* _WRITTEN INSTRUCTION A_
Name every individual mentioned by name in the court approval excerpt, with each one's title as given there.
* _WRITTEN INSTRUCTION B_
Reproduce word for word the passage of the court approval excerpt between "In these circumstances, it" and "uncontentious legal background.", inclusive.

* _EXCERPT TO READ_
⁂
Although the basic tests that the court will apply in dealing with an approval application have not been much in dispute, the argument revealed an important difference of approach between the two sides. In essence, it was as to the circumstances in which the court might approve a transaction when expert advice had been followed by the trustees. Mr Cooper's argument was that the expert advice that the trustees received raised a number of questions that ought to prevent the court approving the intended sale, whereas Ms Penelope Reed QC, counsel for the trustees, and Mr Christopher Tidmarsh QC, counsel for the 1987 trustees, submitted that if the trustees received and followed expert advice, they should not be required to second guess it and the court should not withhold its approval. As will appear in due course, I think it is important to distinguish carefully between allegations that trustees have not fulfilled their duties to the beneficiaries, and allegations that trustees' professional advisers have acted in breach of their duties to the trustees.

11

In these circumstances, it has been necessary for this court to consider the facts in detail. Before doing so, however, it is useful to set out the uncontentious legal background.
⁂
* _DATA SUPPLIED_

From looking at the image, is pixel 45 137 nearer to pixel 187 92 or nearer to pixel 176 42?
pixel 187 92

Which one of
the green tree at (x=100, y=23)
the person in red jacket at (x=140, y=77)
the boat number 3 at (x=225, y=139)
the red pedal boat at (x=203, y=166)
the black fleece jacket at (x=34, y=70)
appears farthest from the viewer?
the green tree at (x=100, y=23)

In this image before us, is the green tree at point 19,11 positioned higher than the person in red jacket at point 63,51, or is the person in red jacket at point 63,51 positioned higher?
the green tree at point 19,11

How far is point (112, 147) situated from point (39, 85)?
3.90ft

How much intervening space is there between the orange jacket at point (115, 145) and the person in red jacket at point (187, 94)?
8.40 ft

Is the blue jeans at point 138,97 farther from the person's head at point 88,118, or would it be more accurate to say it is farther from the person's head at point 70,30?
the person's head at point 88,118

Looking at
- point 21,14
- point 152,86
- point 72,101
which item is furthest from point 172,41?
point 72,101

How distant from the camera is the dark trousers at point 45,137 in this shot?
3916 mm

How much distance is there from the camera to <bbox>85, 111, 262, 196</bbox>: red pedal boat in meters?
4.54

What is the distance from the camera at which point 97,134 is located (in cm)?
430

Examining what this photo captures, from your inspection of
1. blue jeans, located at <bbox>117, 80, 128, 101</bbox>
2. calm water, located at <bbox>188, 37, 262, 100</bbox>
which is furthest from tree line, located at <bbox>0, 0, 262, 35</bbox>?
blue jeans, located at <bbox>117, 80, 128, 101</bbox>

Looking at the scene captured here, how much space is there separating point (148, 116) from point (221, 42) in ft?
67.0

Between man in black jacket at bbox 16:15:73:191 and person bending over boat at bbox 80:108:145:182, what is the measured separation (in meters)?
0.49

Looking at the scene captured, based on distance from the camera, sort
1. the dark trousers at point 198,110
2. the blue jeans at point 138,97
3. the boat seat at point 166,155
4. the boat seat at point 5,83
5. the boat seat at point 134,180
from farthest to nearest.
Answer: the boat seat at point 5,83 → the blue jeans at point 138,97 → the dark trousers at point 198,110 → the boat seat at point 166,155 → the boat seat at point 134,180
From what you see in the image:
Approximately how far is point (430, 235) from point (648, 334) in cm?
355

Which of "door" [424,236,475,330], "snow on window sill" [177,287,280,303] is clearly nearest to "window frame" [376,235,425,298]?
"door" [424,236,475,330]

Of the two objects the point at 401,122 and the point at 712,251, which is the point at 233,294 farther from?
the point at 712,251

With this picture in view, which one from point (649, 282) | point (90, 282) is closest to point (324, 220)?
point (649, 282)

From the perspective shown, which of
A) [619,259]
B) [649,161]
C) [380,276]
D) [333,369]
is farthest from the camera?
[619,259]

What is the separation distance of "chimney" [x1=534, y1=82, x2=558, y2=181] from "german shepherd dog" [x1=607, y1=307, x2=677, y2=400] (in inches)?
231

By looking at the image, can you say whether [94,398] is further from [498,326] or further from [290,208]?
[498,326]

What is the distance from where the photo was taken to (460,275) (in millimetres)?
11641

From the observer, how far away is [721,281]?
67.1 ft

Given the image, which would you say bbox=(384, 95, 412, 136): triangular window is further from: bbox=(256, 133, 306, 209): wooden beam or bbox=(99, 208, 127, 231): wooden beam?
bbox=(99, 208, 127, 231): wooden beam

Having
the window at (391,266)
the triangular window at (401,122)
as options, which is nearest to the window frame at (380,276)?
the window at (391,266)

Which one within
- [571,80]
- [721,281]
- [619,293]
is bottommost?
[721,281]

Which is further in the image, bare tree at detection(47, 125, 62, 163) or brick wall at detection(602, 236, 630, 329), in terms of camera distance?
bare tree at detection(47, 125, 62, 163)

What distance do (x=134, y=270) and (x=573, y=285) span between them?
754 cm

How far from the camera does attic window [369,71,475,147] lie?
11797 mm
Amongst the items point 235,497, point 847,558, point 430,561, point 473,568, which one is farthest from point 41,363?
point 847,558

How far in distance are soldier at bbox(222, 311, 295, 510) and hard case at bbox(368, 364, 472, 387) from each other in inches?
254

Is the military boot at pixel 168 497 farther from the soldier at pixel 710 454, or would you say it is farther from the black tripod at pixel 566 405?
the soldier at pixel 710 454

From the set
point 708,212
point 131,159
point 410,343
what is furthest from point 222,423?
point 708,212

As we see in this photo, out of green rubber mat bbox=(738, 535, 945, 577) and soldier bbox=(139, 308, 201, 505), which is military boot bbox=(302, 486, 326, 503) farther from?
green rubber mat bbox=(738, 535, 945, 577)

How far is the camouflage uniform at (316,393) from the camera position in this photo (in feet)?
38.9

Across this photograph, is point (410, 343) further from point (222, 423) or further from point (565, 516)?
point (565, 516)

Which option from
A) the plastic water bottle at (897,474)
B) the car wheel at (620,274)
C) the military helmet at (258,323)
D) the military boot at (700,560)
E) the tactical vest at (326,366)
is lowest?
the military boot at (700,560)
⁂
* _COMPLETE OUTPUT A_
Mr Cooper
Ms Penelope Reed QC
Mr Christopher Tidmarsh QC

* _COMPLETE OUTPUT B_
In these circumstances, it has been necessary for this court to consider the facts in detail. Before doing so, however, it is useful to set out the uncontentious legal background.